Cutting the amount of space within units is also seen by developers as a preferred method for bringing down costs than by compromising on quality.

"The developers are still demanding good design. They are not just trying to maintain good design but even improve on what they offer [in their projects] compared to what has been done in the past," he said.

Community focus

There is also a change in the types of projects being developed, according to Esmaeil.

"We have seen good growth in the residential and healthcare sector. But at the same time, I see an increase in demand for other types of projects - such as civic projects and cultural projects. It is not necessary that it is one huge project [in one location] but a series of mid- to small-sized projects across the market."

Developers, he noted, have understood the importance of creating a sense of place within projects, as opposed to concentrating on individual buildings.

"The developers are looking at creating a community space, a cultural project or civic spaces for people within their projects because they are realising that such elements become the core area for people to gather and interact."

He added: "There has been lots of demand in terms of building community malls, which have progressive offerings along with the basic needs for the residents."

And helping drive this shift is Expo 2020 and the increase in cultural events across the UAE.

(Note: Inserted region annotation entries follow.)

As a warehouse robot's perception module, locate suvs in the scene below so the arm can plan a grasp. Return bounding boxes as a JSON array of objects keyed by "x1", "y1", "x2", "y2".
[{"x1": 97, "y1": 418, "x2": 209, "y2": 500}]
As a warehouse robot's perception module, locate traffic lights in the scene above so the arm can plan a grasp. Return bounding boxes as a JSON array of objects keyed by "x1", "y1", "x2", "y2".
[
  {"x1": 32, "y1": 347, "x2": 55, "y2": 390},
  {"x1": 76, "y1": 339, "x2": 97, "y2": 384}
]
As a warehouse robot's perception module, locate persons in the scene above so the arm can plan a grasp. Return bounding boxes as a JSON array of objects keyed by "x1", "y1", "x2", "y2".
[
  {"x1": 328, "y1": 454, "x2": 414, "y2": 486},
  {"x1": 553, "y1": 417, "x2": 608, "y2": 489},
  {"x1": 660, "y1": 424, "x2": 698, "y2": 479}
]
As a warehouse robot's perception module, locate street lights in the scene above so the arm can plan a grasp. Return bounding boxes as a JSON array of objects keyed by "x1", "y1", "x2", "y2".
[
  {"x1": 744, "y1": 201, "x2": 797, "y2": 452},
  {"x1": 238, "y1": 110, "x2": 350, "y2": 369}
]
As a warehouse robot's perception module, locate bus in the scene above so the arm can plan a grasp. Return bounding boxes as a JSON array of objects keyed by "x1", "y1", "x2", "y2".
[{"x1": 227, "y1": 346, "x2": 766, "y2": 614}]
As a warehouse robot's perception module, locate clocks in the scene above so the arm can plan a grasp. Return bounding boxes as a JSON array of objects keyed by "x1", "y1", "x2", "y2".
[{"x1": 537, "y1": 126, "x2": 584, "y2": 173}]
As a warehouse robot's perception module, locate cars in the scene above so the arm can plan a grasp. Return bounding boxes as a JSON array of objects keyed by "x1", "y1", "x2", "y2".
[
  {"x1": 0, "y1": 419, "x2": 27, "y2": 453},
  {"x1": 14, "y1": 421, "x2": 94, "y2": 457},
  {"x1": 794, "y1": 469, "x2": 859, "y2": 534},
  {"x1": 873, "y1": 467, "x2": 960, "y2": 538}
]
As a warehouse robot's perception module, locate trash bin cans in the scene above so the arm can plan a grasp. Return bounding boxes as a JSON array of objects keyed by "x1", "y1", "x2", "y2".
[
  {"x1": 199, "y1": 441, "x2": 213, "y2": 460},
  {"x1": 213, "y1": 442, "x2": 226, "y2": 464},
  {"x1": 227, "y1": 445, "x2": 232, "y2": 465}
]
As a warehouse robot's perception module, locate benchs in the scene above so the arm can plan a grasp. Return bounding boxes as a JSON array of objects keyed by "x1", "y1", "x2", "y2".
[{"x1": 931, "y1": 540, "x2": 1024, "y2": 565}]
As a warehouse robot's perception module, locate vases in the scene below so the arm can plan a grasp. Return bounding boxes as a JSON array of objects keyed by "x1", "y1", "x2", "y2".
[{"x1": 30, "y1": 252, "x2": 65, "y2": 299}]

"You have Dubai Design Week, SIKKA and then a number of other events. So this trend [for community projects] is happening very naturally with one development popping up here and the next one somewhere else. To further explain - around five years ago, all the cultural projects were done by one main developer. Now, everyone is doing such projects, which is a very good change," he said.

Currently, X-Architects has a diverse portfolio of projects on its books, including cultural and religious buildings, community centres, restoration works, and environmental and visitor centres across the region.

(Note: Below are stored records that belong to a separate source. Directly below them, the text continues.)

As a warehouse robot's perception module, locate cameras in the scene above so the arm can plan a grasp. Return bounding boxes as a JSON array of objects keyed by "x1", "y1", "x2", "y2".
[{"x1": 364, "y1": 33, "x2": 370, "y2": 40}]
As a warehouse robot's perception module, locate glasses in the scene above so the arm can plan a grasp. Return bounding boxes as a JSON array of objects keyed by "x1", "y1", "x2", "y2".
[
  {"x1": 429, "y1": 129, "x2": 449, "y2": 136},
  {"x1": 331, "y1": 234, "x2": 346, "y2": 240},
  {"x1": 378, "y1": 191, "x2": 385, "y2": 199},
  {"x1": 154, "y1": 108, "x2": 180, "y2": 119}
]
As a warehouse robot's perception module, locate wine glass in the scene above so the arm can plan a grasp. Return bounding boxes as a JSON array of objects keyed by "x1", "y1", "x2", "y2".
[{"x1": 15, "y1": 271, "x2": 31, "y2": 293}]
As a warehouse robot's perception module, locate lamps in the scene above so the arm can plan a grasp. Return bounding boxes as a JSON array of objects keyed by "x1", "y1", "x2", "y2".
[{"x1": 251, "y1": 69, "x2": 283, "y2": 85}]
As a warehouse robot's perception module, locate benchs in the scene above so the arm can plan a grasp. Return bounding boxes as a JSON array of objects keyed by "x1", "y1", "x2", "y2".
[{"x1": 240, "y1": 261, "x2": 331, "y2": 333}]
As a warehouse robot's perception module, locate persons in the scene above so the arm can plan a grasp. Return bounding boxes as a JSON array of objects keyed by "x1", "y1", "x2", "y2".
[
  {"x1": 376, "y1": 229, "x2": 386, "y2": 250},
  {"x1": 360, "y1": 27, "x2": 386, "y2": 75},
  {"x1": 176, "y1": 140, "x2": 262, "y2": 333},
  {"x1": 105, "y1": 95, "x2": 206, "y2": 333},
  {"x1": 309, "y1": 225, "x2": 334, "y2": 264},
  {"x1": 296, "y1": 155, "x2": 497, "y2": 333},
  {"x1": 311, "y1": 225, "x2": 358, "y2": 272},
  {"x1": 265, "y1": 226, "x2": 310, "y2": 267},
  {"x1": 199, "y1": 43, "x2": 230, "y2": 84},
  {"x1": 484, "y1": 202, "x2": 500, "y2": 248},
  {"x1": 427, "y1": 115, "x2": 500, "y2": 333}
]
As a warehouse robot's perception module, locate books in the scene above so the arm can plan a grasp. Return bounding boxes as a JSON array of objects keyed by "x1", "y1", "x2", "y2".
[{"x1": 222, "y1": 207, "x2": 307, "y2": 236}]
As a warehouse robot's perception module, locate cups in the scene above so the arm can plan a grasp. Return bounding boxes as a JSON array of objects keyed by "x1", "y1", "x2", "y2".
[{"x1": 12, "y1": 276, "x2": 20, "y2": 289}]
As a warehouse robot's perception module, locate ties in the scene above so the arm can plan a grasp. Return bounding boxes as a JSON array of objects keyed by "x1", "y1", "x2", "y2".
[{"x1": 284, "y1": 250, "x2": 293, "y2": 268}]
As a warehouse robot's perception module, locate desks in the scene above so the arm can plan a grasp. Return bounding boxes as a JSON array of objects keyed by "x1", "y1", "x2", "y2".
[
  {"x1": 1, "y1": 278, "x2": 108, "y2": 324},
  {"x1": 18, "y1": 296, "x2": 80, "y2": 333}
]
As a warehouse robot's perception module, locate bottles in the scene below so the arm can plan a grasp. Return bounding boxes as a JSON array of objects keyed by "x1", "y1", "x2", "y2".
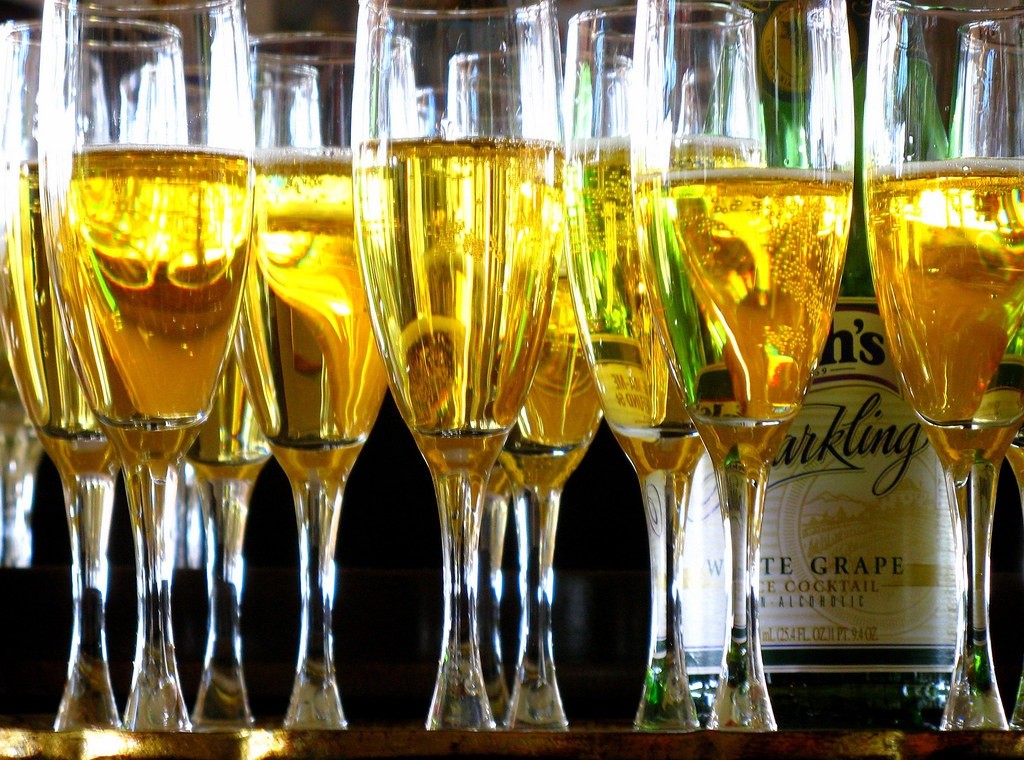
[
  {"x1": 640, "y1": 440, "x2": 753, "y2": 723},
  {"x1": 752, "y1": 3, "x2": 966, "y2": 730}
]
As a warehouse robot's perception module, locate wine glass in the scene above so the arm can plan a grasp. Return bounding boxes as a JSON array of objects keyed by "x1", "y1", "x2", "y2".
[{"x1": 0, "y1": 0, "x2": 1024, "y2": 729}]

"The projects start from 5 billion UAE dirhams and go downward (in value) to even 200 million dirhams but we cannot speak about many of them as they are in the confidential stage," he said. "But they are mainly based in the UAE and Saudi Arabia."

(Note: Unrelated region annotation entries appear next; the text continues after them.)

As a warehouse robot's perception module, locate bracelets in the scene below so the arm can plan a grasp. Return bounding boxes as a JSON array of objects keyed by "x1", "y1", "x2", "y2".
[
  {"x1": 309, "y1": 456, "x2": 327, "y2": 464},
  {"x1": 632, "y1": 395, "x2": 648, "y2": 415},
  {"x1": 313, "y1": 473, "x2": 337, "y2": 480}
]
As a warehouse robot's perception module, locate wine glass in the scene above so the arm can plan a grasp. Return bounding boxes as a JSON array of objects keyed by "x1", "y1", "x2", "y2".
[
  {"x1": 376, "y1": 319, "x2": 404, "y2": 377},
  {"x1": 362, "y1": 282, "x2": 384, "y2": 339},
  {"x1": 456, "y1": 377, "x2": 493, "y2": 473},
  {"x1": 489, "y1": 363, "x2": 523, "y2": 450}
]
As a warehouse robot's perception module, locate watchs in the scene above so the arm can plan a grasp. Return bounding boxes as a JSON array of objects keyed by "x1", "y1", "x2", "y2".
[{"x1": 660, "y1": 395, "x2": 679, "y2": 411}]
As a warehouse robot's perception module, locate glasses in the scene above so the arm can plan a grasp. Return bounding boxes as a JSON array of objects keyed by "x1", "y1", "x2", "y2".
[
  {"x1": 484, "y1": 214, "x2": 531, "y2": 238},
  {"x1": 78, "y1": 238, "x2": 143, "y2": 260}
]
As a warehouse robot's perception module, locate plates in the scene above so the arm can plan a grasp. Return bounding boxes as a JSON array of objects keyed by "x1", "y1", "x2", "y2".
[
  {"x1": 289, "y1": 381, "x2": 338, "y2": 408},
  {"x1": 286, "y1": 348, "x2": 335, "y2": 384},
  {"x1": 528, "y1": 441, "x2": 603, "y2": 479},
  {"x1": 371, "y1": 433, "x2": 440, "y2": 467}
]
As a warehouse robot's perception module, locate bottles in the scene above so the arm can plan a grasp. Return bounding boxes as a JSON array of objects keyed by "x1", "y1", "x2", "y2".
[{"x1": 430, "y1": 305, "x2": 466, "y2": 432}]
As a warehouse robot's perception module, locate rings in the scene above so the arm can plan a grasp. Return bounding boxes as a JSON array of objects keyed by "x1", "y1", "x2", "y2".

The UAE, he said, remains a consistent and progressive market.

"We are getting work in the real estate sector, the commercial space and cultural projects and that is ongoing. We are also putting a lot of focus in two other upcoming markets that we see a lot of promise in the future - Saudi Arabia and India," said Esmaeil.

In 2013, X-Architects won a design competition to design a master plan for Mecca. The competition was launched with a view to boosting capacity in the city to cope with increased pilgrim numbers and its winning design - produced alongside engineering firm Buro Happold, was revealed in 2015.

"We finished the master planning but we have not seen any further developments," he added.

In India, the firm is mainly focusing on cultural projects.

"We are targeting very specific types of projects and mainly focusing on cultural projects - specifically, in the cultural master planning segment. We have not yet secured a project but are in several discussions," he said.

Maintaining scale

While unwilling to give any y-o-y figures in terms of growth for the practice, Esmaeil said that scale has been maintained at the firm.

"From 2016 onwards, we said we wanted to maintain the scale of the office and we don't want to go beyond that figure. We are a team of 50 people and we want to be sustainable. The aim is to maintain the team," he said.

He added that he anticipates that market conditions in 2018 will continue to be tough.

"It is a very competitive market and we have to find ways to stay afloat," said Esmaeil.